La Reserve Bank, qui devrait laisser les taux d’intérêt officiels inchangés la semaine prochaine, estime que les exemples de capitaux propres négatifs – où l’hypothèque d’une personne est supérieure à la valeur de sa propriété – sont rares.
Dans un discours important la semaine dernière, la gouverneure de la banque, Michele Bullock, a noté que malgré les récentes baisses de prix, les fonds propres négatifs étaient « très limités », avec moins de 1 pour cent des emprunteurs concernés.

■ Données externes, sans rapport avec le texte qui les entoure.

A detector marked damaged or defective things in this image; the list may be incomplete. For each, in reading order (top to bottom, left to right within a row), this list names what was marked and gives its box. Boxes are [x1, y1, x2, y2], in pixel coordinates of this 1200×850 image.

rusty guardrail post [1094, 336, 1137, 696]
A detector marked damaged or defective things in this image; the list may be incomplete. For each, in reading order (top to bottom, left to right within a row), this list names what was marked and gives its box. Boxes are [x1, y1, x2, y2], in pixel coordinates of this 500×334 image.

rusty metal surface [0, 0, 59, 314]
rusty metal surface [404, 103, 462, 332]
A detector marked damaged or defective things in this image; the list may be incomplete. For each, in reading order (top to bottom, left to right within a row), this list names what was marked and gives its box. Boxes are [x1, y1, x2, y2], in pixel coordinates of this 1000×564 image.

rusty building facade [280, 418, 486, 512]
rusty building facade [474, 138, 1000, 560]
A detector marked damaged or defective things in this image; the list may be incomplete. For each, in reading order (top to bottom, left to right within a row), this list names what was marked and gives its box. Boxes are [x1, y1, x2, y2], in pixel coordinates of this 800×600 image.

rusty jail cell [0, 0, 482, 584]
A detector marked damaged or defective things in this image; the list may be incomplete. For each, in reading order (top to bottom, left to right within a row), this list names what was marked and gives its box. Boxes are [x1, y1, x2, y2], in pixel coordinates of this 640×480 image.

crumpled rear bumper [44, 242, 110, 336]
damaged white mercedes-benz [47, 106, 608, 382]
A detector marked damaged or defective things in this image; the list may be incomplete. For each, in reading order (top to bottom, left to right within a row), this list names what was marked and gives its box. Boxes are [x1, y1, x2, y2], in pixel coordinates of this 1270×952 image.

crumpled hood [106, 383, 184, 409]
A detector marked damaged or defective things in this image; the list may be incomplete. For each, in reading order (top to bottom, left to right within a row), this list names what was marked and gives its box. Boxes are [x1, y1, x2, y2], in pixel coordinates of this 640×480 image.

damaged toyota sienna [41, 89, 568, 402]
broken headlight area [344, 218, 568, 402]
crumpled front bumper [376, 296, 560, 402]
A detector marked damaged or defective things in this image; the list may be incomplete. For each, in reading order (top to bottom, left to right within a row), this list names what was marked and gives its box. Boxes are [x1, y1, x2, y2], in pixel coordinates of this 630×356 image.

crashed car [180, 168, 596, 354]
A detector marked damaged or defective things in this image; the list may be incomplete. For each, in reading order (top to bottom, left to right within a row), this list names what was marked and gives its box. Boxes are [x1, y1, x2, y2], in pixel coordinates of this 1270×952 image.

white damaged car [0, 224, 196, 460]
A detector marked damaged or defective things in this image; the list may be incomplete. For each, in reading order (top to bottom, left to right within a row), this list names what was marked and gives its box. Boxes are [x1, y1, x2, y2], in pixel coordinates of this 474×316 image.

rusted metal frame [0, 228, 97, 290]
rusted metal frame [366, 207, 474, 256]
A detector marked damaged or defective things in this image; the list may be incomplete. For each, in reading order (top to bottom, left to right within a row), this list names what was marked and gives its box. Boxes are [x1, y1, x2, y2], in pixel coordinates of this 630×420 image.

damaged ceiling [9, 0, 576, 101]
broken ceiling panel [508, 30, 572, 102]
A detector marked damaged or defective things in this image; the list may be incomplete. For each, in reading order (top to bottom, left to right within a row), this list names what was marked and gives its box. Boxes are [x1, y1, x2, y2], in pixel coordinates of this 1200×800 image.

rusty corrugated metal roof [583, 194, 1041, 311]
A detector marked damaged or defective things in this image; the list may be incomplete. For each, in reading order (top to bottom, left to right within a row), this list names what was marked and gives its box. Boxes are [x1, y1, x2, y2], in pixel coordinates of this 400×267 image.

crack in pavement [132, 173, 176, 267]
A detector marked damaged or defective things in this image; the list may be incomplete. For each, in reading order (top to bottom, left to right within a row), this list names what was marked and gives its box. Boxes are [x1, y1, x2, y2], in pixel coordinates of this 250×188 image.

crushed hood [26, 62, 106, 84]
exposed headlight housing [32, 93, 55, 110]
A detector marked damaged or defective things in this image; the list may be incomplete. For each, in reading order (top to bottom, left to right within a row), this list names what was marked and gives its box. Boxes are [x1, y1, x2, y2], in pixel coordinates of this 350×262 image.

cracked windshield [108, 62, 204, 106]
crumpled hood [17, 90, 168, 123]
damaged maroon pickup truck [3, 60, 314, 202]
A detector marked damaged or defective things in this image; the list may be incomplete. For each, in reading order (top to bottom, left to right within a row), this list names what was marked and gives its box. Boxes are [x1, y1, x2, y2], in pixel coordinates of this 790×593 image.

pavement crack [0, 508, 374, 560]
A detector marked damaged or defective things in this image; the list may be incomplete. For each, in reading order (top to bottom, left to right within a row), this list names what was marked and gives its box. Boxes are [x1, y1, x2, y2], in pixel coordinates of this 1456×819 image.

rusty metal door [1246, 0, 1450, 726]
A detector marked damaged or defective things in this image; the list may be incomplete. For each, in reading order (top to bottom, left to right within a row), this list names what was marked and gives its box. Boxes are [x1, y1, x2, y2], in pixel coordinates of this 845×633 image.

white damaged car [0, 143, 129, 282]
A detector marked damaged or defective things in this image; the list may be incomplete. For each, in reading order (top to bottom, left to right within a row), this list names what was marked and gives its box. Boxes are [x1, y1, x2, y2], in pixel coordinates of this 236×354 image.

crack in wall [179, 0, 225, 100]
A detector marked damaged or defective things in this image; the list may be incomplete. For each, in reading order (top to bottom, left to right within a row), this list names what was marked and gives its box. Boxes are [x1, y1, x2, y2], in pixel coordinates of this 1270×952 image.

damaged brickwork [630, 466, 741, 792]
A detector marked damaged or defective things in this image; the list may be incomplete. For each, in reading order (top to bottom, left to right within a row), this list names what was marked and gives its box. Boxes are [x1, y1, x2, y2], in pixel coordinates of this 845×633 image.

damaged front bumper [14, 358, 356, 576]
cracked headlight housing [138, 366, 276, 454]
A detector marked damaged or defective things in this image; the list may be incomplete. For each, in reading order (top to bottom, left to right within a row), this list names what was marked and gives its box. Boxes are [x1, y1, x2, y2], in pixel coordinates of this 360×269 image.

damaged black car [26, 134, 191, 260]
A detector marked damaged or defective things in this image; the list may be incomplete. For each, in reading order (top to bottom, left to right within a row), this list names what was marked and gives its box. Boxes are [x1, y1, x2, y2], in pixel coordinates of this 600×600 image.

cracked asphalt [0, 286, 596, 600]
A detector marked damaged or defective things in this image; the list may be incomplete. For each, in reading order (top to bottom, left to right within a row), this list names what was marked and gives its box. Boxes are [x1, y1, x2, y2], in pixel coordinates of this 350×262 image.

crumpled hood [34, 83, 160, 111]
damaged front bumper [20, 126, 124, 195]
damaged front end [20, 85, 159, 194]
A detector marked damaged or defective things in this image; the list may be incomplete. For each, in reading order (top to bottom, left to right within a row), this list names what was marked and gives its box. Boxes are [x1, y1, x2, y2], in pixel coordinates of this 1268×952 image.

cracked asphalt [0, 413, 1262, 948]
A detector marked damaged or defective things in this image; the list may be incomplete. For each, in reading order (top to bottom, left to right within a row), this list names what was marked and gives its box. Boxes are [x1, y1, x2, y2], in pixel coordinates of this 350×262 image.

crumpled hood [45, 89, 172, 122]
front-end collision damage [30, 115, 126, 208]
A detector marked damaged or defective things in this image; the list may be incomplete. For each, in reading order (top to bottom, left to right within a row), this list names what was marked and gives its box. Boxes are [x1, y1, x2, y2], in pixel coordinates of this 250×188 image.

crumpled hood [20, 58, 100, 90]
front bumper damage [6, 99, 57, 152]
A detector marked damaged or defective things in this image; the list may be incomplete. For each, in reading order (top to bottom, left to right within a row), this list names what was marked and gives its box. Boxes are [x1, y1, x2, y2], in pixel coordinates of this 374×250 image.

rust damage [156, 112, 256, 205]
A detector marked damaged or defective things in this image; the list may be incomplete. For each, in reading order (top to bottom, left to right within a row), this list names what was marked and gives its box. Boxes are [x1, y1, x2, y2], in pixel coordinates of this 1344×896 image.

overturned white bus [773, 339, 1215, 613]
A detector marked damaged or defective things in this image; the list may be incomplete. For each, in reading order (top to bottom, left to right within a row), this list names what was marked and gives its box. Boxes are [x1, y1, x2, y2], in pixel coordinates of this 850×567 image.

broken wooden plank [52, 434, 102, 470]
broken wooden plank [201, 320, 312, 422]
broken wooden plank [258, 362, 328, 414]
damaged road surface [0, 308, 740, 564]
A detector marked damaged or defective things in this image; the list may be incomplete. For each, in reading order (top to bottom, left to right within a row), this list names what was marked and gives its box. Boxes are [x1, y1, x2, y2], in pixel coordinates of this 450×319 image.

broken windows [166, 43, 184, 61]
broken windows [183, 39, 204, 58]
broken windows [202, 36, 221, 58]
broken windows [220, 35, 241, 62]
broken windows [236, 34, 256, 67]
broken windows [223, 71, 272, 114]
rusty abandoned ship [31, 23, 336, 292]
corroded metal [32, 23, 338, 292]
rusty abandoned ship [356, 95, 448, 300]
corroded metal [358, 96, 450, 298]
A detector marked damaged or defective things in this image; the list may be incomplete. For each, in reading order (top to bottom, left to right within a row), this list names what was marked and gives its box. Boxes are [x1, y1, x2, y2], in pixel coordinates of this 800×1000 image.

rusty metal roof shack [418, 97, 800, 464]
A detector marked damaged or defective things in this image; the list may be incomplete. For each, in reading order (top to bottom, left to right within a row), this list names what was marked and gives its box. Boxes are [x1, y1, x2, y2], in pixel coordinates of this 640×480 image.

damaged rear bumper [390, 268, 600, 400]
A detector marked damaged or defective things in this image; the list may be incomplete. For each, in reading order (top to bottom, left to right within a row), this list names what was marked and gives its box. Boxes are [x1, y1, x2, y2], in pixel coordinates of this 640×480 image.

« Parmi ce petit groupe, nos estimations suggèrent que seule une petite partie des emprunteurs sont confrontés à de graves difficultés avec le remboursement de leur prêt », a-t-elle déclaré. « Cela ne veut pas dire que cela serait stressant pour les personnes concernées. Mais cela indique que les risques pour la stabilité financière sont contenus et que les emprunteurs, dans l’ensemble, ont constitué des réserves d’épargne considérables au cours des dernières années. »
L’augmentation la plus récente des fonds propres négatifs remonte à 2019, lorsqu’elle a atteint environ 2 pour cent.